Через два года Алеша умрет от чахотки.
Детская
Из окон нашей детской я вижу необычайно оживленную, обычно такую тихую, Тверскую. Непрерывным потоком в ту и в другую сторону снуют желтые, красные, голубые автомобили, такие маленькие, такие игрушечные на расстоянии.
Немцы объявили нам войну. Стоят прекрасные солнечные дни. Мы с мамой выходим на улицу. К вокзалу в полном снаряжении, со скатками на плечах, в строевом порядке идут великаны. На всю Тверскую звучит с молодецким посвистом «Соловей, соловей пташечка». Толпы людей их восторженно провожают.
Я, шведский король Густав V, отказываясь от традиционного нейтралитета и не теряя ни одной минуты, объявляю войну Германии.
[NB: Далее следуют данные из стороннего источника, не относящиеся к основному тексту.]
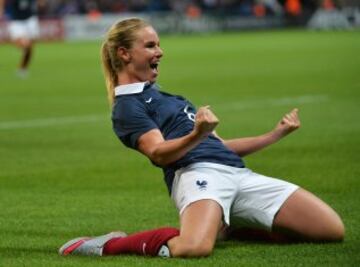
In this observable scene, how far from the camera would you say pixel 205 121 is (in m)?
7.07

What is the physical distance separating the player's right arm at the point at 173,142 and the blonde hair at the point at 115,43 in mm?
535

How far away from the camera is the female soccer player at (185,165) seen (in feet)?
25.1

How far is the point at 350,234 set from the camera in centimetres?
830

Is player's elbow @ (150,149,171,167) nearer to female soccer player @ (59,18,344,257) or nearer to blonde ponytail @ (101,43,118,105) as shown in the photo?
female soccer player @ (59,18,344,257)

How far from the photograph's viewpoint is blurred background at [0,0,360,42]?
165 ft

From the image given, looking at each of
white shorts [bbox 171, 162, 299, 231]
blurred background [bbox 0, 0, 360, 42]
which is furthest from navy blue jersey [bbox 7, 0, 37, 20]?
white shorts [bbox 171, 162, 299, 231]

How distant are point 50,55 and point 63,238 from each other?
1228 inches

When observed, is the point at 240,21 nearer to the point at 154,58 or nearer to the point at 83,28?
the point at 83,28

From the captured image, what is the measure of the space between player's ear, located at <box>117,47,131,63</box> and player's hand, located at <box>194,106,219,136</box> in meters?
1.03

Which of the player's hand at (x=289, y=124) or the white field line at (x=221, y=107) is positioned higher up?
the player's hand at (x=289, y=124)

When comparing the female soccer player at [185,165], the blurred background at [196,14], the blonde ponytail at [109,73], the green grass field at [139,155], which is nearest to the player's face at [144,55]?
the female soccer player at [185,165]

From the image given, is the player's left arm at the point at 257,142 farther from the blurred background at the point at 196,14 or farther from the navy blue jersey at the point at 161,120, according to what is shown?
the blurred background at the point at 196,14

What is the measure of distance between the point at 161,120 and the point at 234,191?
0.68 m

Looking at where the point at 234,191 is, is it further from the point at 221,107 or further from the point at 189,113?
the point at 221,107
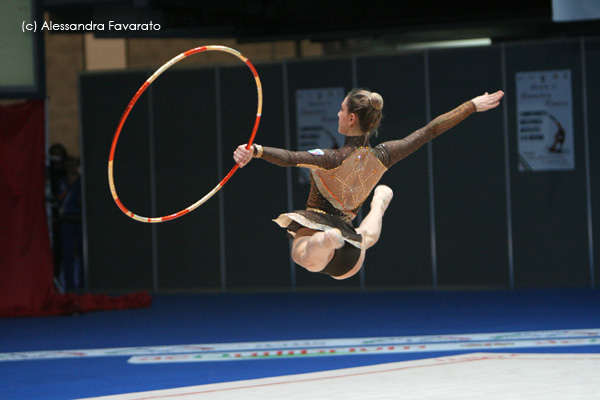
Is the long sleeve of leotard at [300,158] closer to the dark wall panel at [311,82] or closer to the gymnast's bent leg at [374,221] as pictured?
the gymnast's bent leg at [374,221]

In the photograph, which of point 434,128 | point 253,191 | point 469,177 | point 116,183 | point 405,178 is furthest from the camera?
point 116,183

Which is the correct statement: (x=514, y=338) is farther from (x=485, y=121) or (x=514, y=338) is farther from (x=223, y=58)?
(x=223, y=58)

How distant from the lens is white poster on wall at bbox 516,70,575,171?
9844mm

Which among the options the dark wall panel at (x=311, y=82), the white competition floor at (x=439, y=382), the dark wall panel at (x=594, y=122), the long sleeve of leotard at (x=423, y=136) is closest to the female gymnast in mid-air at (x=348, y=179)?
the long sleeve of leotard at (x=423, y=136)

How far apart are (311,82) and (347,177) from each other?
6254mm

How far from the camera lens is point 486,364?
5.57m

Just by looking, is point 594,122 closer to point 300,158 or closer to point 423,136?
point 423,136

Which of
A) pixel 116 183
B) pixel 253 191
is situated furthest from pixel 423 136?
pixel 116 183

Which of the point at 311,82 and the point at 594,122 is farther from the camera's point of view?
the point at 311,82

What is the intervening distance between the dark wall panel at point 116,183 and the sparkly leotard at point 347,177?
6846mm

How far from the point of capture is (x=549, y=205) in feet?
32.6

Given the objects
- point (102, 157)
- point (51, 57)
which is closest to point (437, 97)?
point (102, 157)

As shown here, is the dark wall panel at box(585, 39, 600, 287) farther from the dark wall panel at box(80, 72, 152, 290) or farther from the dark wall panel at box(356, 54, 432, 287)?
the dark wall panel at box(80, 72, 152, 290)

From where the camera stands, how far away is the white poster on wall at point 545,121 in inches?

В моем распоряжении батареи кожаных пушек и опыт Тридцатилетней войны. Я уговариваю брата последовать моему примеру. Он президент Бразилии Фонсека. Он медлит и ведет какую-то двойную игру. Я объявляю ему блокаду, запрещаю ходить по детской, он находит выход, ловко перебираясь с постели на диван, оттуда на дверные ручки.
На страницах моего дневника ручьями льется кровь, пылают пожары. Германия лежит в развалинах. Моя воинственность пугает маму.
У меня большая семья: Мишка, Сережа — рыжая обезьяна — и немецкий шуцман Володя в синем мундире и белых лайковых перчатках. В быту я не проявляю никакого шовинизма и женил моего Володю, немецкого шуцмана, на Женькиной кукле, которую она тщетно пытается вернуть домой.
Я поступаю в приготовительный класс Первой мужской гимназии. С поступлением в гимназию я как-то внезапно повзрослел. Война шведов с немцами потеряла для меня всякий интерес.
В свободное время папа пишет картину: солдаты воюющих наций распинают на Голгофе Христа. Война стала повседневностью. Каждый день я листаю журналы, целые страницы которых заполнены маленькими фотографиями убитых и раненых. В столовой мама с подругами шьет противогазы.
Первая мужская гимназия
В конце августа 1914-го отец привел меня, восьмилетнего мальчика, держать вступительные экзамены в приготовительный класс Первой мужской гимназии. Дед мой, отец и дядя учились в этой гимназии.
Накануне в парикмахерской меня подстригли «под наследника».
Широкая мраморная лестница, покрытая красным ковром, прямо из вестибюля ведет на второй этаж. Там, наверху, через раскрытые двери в полумраке блестит золото колонн и паникадил. Внушительной наружности швейцар с седой бородой, одетый во что-то длинное с желтыми галунами, берет наши вещи и указывает наверх.
Помню первый экзамен — по Закону Божьему. За столом, на торце, священник в широкой серой рясе. Густые длинные седеющие волосы и курчавая борода, на цепочке большой крест. За столом в вицмундирах инспектор и педагоги.
В большом классе стоял несмолкаемый шум тихих голосов множества мальчиков, шум плотный, непроницаемый, ни на минуту не затихавший, напоминавший жужжание цветочных мух в жаркий июльский полдень.
Едва расслышал свою фамилию, скорее догадался. Мои щеки горели, глаза блестели.
1. Портрет отца. 1958
«Подойди поближе, раб божий Валерий, и прочти „Отче наш“». Я молчал, как мне показалось, целую вечность, а потом услышал, как мои губы беззвучно шептали молитву. Батюшка ласково погладил меня по голове своей большой теплой рукой и поставил мне пятерку. Я вылетел пулей к ожидавшему меня в коридоре отцу. Я принят.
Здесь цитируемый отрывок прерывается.